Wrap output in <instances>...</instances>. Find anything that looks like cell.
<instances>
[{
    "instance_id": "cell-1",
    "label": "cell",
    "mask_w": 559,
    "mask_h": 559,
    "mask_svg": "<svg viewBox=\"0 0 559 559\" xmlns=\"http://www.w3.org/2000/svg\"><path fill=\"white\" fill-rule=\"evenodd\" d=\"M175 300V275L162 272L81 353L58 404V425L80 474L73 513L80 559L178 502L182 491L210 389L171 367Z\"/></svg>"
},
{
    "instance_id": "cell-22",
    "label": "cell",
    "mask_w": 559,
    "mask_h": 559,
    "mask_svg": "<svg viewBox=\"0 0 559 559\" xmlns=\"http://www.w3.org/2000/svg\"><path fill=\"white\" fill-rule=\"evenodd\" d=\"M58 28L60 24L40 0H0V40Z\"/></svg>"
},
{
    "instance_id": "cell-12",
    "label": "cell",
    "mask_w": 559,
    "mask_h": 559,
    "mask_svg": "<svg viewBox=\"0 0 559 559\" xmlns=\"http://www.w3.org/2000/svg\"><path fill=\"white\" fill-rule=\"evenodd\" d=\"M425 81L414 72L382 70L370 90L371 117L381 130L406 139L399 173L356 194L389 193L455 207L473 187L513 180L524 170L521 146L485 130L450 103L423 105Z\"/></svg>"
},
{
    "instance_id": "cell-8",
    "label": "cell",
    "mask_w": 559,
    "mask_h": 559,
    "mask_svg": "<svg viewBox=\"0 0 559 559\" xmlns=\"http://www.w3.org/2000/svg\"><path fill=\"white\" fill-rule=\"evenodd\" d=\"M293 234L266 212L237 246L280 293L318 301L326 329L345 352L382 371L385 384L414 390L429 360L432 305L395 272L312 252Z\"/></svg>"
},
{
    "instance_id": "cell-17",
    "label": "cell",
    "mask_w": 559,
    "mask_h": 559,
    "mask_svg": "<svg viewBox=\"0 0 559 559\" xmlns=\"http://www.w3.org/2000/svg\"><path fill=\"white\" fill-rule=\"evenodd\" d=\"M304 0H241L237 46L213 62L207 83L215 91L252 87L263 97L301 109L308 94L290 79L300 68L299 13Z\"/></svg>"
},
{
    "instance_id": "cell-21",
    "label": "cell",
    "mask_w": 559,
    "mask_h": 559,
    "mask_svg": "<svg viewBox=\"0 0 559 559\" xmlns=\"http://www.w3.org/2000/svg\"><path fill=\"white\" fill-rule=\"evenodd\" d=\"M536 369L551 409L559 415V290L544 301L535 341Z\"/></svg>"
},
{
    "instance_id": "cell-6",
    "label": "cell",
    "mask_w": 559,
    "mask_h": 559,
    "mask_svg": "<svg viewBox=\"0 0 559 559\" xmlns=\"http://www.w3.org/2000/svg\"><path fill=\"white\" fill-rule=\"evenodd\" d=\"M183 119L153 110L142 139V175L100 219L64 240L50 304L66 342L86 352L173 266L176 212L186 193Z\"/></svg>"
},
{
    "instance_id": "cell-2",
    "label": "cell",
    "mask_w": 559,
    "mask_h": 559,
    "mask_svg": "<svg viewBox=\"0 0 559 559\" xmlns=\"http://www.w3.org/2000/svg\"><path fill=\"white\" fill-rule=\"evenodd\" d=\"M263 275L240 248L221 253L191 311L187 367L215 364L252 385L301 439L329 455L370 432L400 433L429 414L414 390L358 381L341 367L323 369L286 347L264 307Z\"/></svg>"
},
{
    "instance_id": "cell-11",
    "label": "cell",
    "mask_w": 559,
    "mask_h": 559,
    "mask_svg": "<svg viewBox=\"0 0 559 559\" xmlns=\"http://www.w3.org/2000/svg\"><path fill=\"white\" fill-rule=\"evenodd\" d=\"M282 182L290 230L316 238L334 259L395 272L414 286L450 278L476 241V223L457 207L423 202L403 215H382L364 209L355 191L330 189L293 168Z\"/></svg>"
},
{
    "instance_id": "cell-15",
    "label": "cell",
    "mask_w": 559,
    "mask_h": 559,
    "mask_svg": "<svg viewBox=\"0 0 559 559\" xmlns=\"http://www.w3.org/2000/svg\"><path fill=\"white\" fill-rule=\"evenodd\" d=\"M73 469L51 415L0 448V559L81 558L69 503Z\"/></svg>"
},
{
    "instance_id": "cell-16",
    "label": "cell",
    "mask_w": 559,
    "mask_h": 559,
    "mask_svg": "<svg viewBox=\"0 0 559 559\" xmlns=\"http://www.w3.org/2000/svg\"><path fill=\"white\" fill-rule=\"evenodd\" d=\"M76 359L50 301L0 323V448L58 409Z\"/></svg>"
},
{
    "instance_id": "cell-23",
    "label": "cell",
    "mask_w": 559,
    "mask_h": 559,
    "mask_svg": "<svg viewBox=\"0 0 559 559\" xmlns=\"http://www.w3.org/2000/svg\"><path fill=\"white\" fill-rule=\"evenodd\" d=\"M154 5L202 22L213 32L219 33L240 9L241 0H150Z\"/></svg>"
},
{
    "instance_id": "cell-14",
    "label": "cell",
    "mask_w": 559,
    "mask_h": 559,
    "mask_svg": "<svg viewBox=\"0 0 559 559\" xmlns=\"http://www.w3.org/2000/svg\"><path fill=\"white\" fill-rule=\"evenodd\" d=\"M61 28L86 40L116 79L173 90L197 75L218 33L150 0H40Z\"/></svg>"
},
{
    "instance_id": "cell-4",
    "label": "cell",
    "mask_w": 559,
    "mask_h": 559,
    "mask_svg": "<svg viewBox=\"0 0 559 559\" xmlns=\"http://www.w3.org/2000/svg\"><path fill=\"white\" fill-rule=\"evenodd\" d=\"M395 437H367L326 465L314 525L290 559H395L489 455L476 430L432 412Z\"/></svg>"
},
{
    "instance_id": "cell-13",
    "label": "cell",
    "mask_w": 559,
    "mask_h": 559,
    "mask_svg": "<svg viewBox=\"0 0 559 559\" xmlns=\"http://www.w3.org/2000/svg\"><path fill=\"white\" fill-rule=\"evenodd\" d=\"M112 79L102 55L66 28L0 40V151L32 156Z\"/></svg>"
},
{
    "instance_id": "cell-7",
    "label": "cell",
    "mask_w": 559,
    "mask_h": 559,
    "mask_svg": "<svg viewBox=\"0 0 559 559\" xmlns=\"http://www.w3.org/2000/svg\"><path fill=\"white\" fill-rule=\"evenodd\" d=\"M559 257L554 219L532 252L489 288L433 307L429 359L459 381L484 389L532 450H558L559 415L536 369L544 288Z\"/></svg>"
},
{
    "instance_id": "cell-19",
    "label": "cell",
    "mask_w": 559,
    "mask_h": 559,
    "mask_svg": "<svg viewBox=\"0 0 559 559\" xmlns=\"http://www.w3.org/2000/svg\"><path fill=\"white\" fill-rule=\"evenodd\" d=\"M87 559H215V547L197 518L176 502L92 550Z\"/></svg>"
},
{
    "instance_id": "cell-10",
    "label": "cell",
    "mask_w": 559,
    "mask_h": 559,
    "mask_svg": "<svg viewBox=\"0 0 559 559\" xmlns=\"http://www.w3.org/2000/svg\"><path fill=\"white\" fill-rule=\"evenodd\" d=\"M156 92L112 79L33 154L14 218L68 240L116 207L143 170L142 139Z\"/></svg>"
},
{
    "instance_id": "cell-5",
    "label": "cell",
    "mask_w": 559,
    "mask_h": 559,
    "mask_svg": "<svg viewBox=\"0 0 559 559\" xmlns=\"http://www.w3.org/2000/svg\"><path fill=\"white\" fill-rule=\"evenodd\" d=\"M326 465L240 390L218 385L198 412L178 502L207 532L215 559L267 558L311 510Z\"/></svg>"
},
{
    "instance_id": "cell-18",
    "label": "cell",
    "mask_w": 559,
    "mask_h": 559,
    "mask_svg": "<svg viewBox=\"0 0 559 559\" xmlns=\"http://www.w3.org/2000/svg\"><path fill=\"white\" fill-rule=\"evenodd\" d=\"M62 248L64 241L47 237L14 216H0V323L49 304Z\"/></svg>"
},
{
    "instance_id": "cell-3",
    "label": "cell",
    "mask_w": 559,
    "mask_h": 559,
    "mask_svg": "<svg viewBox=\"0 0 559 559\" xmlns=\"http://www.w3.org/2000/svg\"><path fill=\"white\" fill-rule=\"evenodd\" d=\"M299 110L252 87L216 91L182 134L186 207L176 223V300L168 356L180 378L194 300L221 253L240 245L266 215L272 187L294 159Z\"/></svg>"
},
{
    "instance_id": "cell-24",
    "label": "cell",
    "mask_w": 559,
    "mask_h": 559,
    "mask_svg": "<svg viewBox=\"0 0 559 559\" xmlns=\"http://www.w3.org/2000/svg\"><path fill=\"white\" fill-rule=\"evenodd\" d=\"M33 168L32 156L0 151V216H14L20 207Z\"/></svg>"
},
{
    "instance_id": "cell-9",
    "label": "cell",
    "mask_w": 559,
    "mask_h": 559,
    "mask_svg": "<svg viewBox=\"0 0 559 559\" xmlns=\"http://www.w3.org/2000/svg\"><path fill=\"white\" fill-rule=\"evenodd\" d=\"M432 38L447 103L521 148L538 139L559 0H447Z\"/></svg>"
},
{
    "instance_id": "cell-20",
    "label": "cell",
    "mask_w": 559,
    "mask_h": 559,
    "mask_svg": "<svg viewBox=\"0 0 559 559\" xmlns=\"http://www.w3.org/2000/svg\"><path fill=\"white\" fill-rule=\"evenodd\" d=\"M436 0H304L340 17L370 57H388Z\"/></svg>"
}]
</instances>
+ + + + +
Description of the task:
Report how many lines of the records contain the string "instances", with case counting. Give only the number.

Expected answer:
3